### [TASK GOAL]
Find where "Division of Pediatric Cardiology" appears in the entries below. That line and all lines after it, through the last, are to be duplicated exactly, with nothing else.

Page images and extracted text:
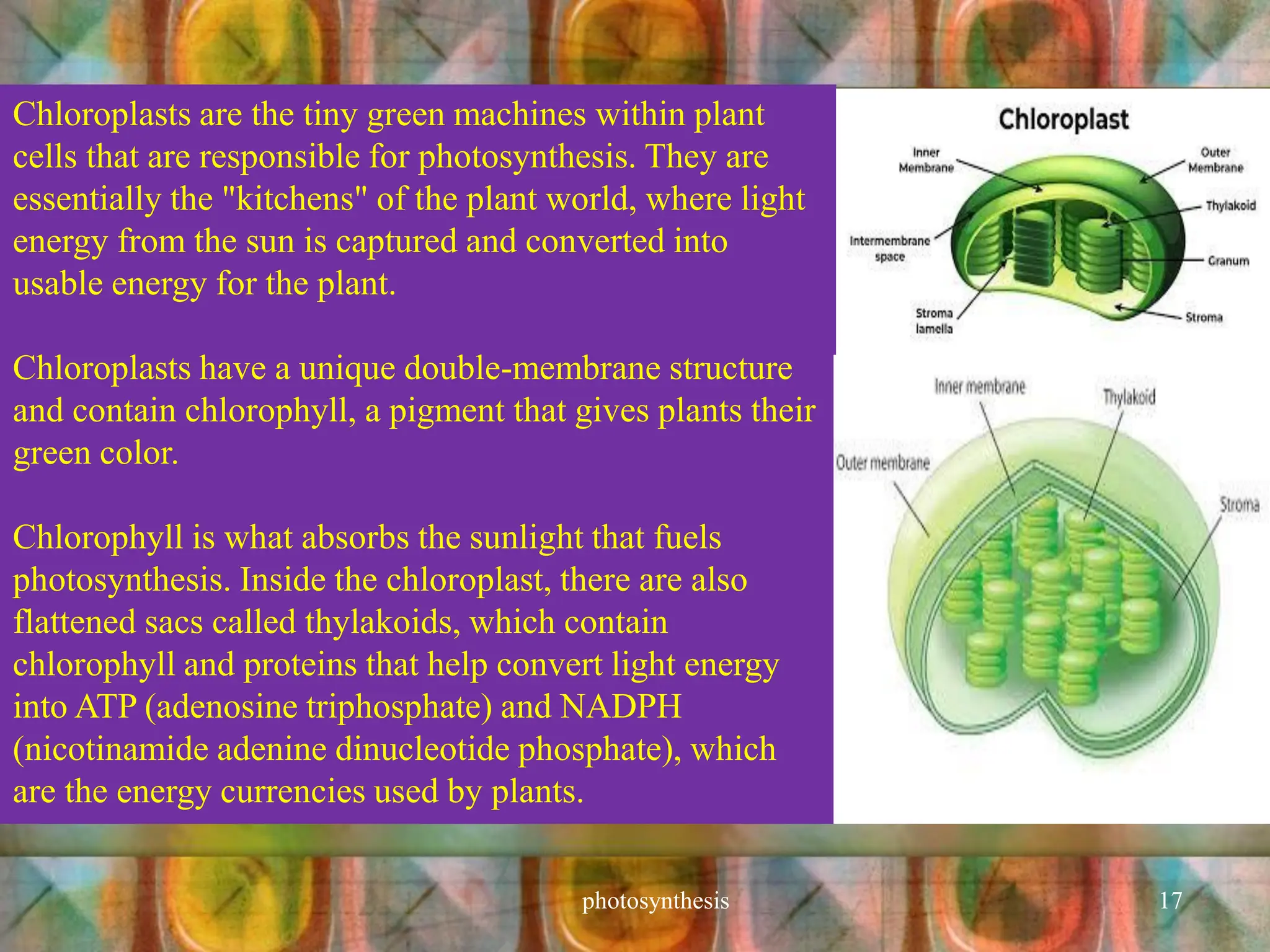 Chloroplasts are the tiny green machines within plant cells that are responsible for photosynthesis. They are essentially the "kitchens" of the plant world, where light energy from the sun is captured and converted into usable energy for the plant.

Chloroplasts have a unique double-membrane structure and contain chlorophyll, a pigment that gives plants their green color.

Chlorophyll is what absorbs the sunlight that fuels photosynthesis. Inside the chloroplast, there are also flattened sacs called thylakoids, which contain chlorophyll and proteins that help convert light energy into ATP (adenosine triphosphate) and NADPH (nicotinamide adenine dinucleotide phosphate), which are the energy currencies used by plants.

Chloroplast

Inner Membrane
Outer Membrane
Thylakoid
Intermembrane space
Granum
Stroma lamella
Stroma

Inner membrane
Thylakoid
Outer membrane
Stroma

photosynthesis
17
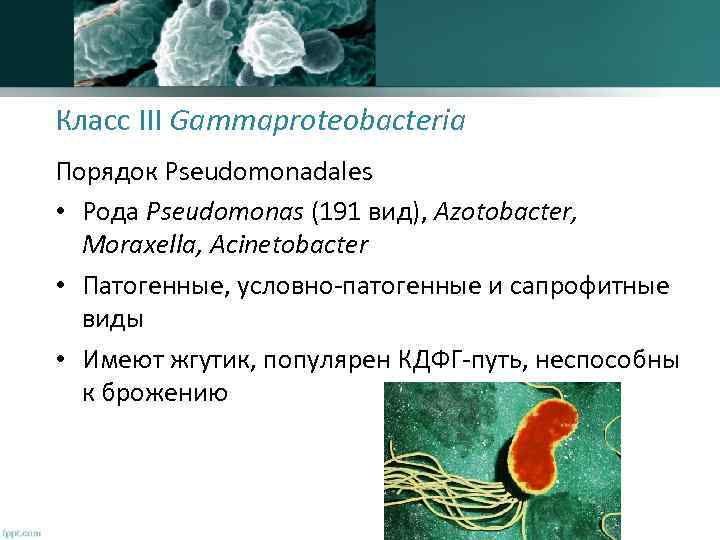 Класс III Gammaproteobacteria

Порядок Pseudomonadales

• Рода Pseudomonas (191 вид), Azotobacter, Moraxella, Acinetobacter

• Патогенные, условно-патогенные и сапрофитные виды

• Имеют жгутик, популярен КДФГ-путь, неспособны к брожению

fppt.com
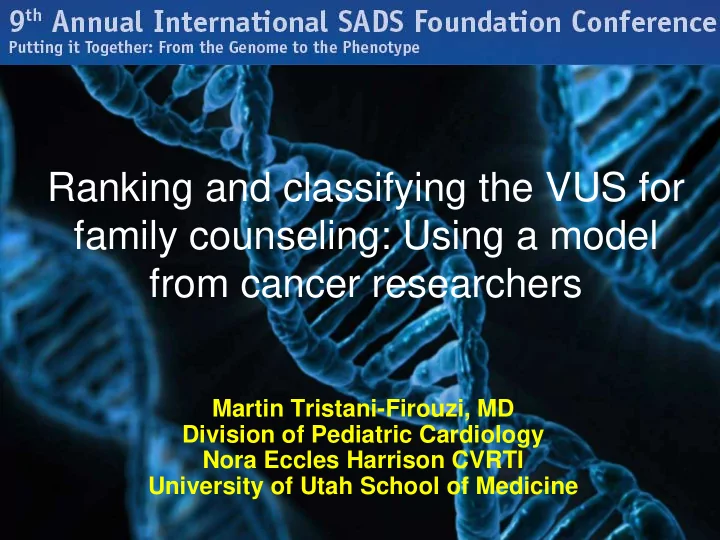 9th Annual International SADS Foundation Conference
Putting it Together: From the Genome to the Phenotype

Ranking and classifying the VUS for family counseling: Using a model from cancer researchers

Martin Tristani-Firouzi, MD
Division of Pediatric Cardiology
Nora Eccles Harrison CVRTI
University of Utah School of Medicine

### [ANSWER BELOW]
Division of Pediatric Cardiology
Nora Eccles Harrison CVRTI
University of Utah School of Medicine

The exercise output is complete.